## Exercise directions:
Please recast the lines below, from the one containing "In spatial terms, is" through the one containing "7.19 meters", as a Markdown table with the columns Number and Line, skipping blank lines.

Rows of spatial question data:
• • • •

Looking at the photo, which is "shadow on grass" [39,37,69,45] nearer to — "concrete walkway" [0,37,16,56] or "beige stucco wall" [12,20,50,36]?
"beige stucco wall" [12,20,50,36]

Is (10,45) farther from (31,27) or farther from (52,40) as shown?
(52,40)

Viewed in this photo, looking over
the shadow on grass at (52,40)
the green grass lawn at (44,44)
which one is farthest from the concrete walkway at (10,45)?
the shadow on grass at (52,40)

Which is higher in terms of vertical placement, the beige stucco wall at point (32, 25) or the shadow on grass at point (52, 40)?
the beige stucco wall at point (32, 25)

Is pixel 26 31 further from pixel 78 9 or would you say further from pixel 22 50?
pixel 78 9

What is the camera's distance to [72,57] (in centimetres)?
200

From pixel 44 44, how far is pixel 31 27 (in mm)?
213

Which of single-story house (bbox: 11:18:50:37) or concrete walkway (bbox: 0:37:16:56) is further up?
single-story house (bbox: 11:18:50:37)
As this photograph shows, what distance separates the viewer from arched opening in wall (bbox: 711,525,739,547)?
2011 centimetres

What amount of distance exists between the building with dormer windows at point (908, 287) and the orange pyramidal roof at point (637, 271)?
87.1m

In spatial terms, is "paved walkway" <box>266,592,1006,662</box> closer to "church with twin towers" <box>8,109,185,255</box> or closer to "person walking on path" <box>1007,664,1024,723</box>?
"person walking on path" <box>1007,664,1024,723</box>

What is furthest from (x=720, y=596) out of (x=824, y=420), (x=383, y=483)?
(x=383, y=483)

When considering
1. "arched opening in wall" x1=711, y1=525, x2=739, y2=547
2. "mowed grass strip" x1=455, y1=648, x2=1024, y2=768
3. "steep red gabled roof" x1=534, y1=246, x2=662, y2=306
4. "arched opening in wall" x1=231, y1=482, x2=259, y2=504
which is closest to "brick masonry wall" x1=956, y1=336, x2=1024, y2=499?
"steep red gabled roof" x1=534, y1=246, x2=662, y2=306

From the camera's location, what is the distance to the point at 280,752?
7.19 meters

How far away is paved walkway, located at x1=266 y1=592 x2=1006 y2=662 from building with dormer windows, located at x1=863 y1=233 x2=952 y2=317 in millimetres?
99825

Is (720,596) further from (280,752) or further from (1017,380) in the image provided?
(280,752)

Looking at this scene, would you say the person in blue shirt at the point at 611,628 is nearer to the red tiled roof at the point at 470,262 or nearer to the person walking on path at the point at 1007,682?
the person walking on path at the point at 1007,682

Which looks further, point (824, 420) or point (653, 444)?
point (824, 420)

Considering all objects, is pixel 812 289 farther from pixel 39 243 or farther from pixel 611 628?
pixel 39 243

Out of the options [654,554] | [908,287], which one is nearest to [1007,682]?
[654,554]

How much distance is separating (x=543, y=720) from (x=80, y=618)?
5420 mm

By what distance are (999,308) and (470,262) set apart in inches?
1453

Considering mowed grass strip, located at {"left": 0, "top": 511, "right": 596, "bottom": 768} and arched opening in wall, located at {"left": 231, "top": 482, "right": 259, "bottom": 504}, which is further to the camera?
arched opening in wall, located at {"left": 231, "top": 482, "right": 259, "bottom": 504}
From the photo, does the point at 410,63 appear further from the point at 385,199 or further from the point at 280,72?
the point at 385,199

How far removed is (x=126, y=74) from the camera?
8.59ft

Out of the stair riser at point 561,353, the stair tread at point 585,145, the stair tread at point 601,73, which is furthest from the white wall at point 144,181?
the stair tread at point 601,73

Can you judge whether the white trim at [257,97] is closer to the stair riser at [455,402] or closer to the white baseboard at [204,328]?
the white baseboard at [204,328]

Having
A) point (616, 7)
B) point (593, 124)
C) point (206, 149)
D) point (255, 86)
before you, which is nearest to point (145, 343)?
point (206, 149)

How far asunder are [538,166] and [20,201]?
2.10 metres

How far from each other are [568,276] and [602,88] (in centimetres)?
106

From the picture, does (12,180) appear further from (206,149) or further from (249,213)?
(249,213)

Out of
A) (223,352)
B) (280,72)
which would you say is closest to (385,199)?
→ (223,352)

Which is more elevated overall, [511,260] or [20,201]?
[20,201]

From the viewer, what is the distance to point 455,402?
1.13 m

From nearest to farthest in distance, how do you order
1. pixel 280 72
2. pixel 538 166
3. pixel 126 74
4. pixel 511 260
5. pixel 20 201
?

• • • •

## Exercise response:
| Number | Line |
|---|---|
| 1 | In spatial terms, is "paved walkway" <box>266,592,1006,662</box> closer to "church with twin towers" <box>8,109,185,255</box> or closer to "person walking on path" <box>1007,664,1024,723</box>? |
| 2 | "person walking on path" <box>1007,664,1024,723</box> |
| 3 | What is furthest from (x=720, y=596) out of (x=824, y=420), (x=383, y=483)? |
| 4 | (x=383, y=483) |
| 5 | When considering |
| 6 | 1. "arched opening in wall" x1=711, y1=525, x2=739, y2=547 |
| 7 | 2. "mowed grass strip" x1=455, y1=648, x2=1024, y2=768 |
| 8 | 3. "steep red gabled roof" x1=534, y1=246, x2=662, y2=306 |
| 9 | 4. "arched opening in wall" x1=231, y1=482, x2=259, y2=504 |
| 10 | which is closest to "brick masonry wall" x1=956, y1=336, x2=1024, y2=499? |
| 11 | "steep red gabled roof" x1=534, y1=246, x2=662, y2=306 |
| 12 | From the camera's location, what is the distance to the point at 280,752? |
| 13 | 7.19 meters |